## Supplied material
Content starts

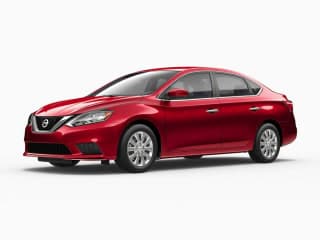 Nissan 2017 Sentra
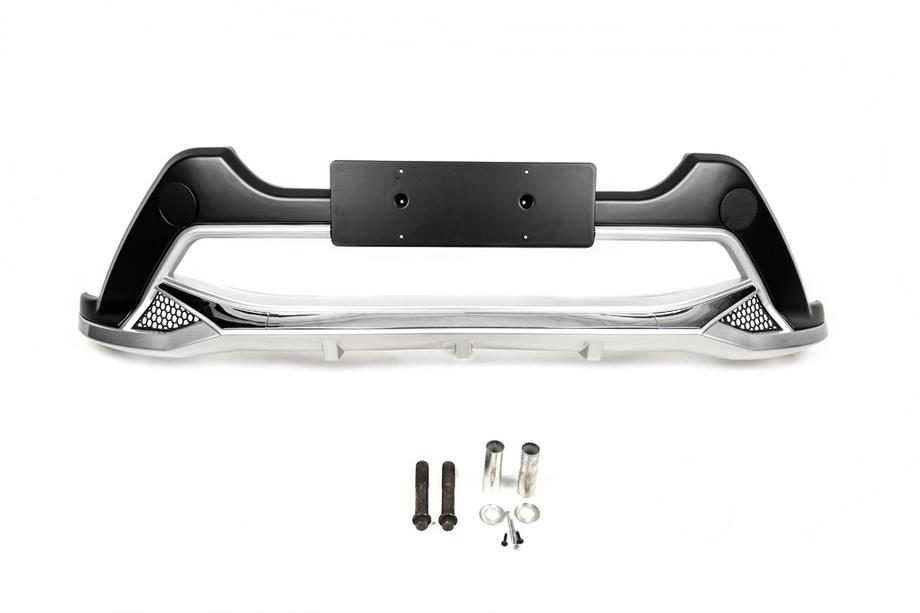 Toyota Rav 4 2013–2018 Etupuskurin spoilerilippa (2016-2019) Image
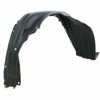 FENDER LINER FR LH    REPLACEMENT FOR TOYOTA 4RUNNER 2013 PARTSLINK NUMBER  TO1248159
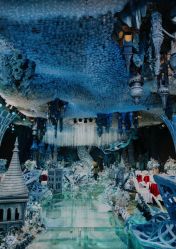 -华东饭店·园林式婚礼宴会厅酒店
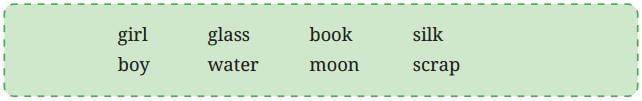 Magnifying Glass NCERT Solutions | English Poorvi Class 8 - New NCERT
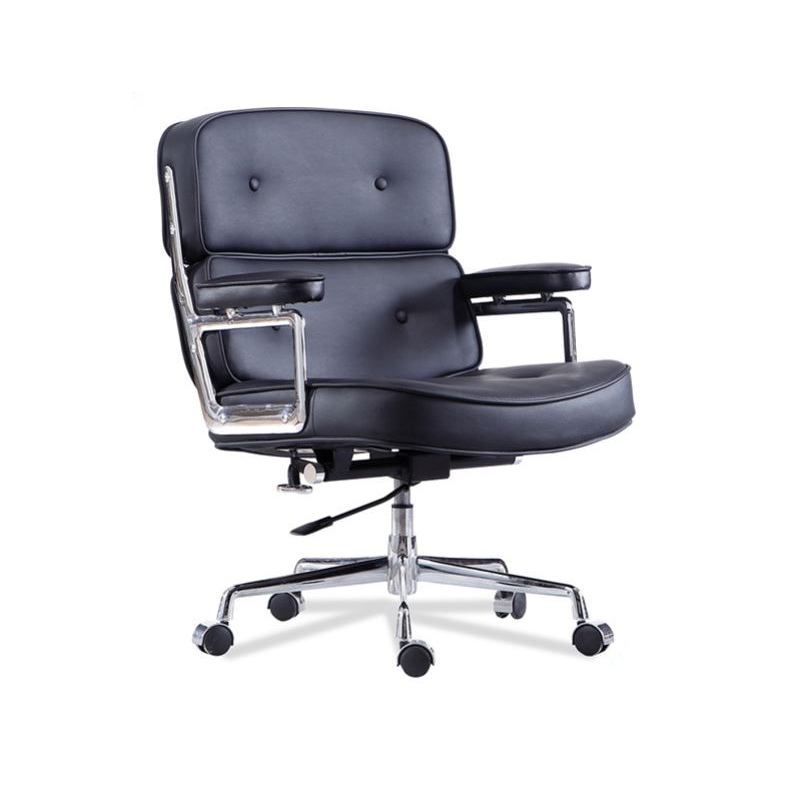 米曼 办公椅（仿皮） L-LS017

Content ends

## What needs to be done
Extract the text lines of the material above word for word, keeping their order and leaving out every picture.

## Written response
 Nissan 2017 Sentra
 Toyota Rav 4 2013–2018 Etupuskurin spoilerilippa (2016-2019) Image
 FENDER LINER FR LH    REPLACEMENT FOR TOYOTA 4RUNNER 2013 PARTSLINK NUMBER  TO1248159
 -华东饭店·园林式婚礼宴会厅酒店
 Magnifying Glass NCERT Solutions | English Poorvi Class 8 - New NCERT
 米曼 办公椅（仿皮） L-LS017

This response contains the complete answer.